### Supplied records

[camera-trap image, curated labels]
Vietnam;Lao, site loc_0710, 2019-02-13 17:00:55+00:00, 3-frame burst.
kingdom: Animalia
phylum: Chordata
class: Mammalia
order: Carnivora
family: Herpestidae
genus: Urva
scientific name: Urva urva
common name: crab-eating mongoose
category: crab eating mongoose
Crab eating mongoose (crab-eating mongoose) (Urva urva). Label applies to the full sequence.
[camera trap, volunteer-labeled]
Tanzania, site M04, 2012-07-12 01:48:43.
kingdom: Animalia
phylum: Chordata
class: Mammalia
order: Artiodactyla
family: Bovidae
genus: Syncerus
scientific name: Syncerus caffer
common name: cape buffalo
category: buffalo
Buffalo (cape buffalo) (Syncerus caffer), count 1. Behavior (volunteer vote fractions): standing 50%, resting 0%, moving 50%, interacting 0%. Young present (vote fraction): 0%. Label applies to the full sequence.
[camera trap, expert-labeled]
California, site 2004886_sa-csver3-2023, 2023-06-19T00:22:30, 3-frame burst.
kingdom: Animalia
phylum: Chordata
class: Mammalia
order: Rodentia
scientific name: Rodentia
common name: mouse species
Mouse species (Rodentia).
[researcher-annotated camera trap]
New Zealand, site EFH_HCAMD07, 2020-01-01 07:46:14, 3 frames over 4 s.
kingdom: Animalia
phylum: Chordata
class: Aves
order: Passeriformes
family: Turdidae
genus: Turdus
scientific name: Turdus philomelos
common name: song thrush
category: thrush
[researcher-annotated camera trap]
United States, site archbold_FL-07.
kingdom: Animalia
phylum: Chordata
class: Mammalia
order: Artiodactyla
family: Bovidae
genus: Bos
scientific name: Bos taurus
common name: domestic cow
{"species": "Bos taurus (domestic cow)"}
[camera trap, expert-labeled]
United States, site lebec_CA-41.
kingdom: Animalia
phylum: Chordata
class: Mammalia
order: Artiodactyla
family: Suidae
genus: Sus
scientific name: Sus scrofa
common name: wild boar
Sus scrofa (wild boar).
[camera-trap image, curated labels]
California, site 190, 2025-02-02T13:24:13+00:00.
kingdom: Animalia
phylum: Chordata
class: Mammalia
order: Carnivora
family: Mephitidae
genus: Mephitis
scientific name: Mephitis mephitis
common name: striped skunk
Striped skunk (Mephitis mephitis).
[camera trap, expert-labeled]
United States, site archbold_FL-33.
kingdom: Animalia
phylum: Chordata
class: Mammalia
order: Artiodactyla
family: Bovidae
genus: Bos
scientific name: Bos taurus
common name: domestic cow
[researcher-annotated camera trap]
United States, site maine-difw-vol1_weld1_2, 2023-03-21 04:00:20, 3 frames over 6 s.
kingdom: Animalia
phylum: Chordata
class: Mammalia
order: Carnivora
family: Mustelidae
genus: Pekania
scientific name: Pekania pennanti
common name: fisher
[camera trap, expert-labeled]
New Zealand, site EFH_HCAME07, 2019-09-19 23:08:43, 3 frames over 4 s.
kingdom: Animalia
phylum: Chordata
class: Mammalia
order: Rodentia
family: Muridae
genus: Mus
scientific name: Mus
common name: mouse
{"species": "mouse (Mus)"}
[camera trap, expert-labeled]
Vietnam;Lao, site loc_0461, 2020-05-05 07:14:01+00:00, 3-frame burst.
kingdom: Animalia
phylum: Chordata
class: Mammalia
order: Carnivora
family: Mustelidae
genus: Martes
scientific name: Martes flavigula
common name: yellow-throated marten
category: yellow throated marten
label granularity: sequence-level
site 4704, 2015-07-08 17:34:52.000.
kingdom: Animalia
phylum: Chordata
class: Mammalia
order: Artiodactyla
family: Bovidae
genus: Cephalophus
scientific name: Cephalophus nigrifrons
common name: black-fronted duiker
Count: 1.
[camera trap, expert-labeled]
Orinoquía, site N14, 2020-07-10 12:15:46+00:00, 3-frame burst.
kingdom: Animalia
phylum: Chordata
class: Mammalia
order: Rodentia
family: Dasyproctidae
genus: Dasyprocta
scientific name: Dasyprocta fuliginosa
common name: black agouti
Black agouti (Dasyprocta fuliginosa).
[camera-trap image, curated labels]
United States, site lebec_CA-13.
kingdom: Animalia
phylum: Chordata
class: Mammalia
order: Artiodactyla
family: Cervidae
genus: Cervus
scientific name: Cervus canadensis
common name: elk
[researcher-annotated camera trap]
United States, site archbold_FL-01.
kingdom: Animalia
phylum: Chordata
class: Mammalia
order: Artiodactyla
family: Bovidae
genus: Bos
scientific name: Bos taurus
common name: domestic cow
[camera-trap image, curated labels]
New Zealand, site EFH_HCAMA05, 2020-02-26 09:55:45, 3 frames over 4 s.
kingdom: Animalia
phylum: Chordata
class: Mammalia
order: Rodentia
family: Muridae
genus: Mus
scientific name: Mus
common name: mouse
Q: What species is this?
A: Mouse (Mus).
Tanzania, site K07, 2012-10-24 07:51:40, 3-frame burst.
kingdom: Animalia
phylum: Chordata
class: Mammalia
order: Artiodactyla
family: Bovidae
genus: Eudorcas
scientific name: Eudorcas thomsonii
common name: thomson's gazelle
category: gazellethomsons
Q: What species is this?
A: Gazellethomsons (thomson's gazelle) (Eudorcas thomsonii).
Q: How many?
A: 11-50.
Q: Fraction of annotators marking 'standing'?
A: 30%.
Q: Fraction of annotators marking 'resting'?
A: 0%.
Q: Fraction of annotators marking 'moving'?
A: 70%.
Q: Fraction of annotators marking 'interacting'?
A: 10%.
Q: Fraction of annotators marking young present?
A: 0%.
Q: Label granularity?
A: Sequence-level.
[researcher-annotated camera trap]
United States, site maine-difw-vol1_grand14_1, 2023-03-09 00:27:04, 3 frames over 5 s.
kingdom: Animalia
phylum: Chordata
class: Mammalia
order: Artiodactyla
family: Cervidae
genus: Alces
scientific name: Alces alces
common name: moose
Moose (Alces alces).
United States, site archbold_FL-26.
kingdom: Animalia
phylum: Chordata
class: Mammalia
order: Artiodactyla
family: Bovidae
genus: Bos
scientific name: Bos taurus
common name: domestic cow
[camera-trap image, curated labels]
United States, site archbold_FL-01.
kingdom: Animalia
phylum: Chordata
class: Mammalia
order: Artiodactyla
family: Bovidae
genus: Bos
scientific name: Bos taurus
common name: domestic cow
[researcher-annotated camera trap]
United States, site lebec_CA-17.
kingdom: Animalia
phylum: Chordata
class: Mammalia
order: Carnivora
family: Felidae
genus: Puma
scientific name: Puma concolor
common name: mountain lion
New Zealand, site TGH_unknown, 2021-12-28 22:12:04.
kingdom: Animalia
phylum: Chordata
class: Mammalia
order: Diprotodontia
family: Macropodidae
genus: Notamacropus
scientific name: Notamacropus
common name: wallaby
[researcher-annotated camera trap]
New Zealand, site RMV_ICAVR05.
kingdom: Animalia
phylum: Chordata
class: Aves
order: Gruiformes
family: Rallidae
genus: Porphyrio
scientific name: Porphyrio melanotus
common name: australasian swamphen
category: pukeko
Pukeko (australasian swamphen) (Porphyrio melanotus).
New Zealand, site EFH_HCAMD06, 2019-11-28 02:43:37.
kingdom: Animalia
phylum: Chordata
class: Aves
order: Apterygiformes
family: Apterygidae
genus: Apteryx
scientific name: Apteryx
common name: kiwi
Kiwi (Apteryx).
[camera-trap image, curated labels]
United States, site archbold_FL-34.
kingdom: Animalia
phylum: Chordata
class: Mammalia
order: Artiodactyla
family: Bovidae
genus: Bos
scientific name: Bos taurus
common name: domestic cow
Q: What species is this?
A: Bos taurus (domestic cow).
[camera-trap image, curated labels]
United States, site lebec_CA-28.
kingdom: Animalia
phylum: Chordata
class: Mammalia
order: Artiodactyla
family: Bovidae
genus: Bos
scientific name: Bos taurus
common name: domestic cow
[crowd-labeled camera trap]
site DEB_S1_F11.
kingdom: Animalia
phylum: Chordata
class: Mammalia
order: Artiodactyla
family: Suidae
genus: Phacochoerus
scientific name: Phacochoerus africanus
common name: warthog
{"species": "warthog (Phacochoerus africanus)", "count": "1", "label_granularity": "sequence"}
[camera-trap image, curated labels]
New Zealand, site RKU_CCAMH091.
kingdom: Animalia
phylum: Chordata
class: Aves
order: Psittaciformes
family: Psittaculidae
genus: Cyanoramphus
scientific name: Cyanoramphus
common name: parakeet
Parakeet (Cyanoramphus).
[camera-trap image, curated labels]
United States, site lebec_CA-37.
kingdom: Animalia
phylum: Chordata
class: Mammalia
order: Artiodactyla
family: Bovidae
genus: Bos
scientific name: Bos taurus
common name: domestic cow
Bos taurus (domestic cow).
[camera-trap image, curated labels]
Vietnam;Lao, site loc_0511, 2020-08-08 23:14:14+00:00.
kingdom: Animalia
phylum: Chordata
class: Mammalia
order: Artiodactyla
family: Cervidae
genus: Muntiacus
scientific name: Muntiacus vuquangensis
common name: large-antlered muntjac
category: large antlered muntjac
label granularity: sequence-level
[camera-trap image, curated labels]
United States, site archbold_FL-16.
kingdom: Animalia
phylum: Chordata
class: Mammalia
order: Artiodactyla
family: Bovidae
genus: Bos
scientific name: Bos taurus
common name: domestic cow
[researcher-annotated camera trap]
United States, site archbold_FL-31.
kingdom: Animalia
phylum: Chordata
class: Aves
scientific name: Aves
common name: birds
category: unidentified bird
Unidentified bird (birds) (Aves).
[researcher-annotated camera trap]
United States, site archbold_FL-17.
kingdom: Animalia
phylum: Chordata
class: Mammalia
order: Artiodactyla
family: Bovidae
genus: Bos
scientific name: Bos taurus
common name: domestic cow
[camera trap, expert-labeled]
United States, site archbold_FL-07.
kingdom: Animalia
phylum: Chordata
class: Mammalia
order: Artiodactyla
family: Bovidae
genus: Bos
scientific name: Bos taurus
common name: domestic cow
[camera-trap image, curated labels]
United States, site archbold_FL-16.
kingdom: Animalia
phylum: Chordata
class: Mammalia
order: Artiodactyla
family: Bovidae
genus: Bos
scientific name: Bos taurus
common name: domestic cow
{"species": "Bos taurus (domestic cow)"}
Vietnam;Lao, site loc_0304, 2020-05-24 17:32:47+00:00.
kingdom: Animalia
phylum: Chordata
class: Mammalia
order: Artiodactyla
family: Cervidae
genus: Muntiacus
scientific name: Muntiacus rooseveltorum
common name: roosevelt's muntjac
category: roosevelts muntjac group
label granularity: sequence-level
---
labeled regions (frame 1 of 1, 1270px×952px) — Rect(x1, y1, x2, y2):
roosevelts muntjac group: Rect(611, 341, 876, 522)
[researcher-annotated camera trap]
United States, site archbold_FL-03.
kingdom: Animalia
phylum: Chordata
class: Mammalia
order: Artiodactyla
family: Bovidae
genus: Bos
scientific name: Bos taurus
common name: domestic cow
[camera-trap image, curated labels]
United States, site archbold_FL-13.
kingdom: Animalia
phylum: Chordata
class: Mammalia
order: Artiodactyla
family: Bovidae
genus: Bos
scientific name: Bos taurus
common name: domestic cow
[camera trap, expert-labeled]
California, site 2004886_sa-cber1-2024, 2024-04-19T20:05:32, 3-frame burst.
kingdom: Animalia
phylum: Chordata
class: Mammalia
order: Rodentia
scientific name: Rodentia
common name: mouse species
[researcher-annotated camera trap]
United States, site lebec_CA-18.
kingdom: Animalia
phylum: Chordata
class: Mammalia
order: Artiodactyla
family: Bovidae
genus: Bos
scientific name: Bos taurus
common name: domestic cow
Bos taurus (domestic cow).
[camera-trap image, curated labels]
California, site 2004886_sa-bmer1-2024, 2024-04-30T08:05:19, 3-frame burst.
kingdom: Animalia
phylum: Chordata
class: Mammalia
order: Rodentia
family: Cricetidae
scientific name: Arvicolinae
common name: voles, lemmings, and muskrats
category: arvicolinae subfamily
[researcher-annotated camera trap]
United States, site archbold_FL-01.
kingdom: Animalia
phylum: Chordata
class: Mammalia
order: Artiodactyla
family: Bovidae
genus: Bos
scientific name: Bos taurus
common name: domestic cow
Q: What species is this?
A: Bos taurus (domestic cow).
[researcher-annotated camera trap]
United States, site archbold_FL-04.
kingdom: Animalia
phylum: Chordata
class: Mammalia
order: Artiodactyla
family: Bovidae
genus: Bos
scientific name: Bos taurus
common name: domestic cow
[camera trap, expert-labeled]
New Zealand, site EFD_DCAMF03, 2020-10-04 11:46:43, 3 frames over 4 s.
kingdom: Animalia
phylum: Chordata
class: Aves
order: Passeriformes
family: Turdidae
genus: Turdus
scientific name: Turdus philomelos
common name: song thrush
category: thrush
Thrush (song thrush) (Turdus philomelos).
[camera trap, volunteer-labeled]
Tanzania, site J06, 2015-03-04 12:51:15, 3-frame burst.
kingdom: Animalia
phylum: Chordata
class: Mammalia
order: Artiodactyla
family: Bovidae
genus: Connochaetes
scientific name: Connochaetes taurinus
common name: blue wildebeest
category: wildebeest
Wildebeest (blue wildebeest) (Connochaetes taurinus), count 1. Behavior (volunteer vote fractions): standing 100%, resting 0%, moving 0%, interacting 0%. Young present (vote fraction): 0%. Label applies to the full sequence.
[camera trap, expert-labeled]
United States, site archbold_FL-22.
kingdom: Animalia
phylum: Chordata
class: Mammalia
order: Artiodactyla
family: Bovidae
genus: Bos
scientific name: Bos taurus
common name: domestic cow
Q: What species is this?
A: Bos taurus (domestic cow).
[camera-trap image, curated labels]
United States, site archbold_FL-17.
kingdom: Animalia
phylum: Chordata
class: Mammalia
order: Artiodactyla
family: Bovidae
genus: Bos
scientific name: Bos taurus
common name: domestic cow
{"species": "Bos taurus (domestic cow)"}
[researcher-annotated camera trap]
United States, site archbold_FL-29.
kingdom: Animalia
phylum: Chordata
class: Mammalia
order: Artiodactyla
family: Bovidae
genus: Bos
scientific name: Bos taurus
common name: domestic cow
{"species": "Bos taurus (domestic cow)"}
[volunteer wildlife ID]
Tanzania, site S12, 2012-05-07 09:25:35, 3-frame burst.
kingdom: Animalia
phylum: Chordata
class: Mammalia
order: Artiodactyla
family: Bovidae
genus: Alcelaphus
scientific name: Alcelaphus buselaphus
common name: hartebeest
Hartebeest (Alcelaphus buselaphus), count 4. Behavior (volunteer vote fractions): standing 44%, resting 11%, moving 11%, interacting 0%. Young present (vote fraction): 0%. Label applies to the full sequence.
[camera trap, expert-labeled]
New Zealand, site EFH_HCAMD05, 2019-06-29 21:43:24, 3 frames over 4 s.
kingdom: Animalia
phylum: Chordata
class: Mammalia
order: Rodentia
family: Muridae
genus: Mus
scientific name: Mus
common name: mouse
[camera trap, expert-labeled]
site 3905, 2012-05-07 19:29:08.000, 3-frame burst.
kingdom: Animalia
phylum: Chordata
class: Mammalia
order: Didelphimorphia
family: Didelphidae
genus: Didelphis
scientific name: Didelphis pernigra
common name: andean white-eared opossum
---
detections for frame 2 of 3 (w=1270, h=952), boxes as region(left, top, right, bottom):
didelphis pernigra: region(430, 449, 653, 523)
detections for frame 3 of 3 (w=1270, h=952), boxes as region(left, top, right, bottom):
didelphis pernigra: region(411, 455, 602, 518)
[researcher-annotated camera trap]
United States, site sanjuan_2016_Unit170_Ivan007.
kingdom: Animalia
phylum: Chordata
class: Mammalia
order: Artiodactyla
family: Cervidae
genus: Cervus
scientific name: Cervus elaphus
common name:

######

* Assigned task
When a line in the data holds the word "warthog", show that line.

* Response
common name: warthog
{"species": "warthog (Phacochoerus africanus)", "count": "1", "label_granularity": "sequence"}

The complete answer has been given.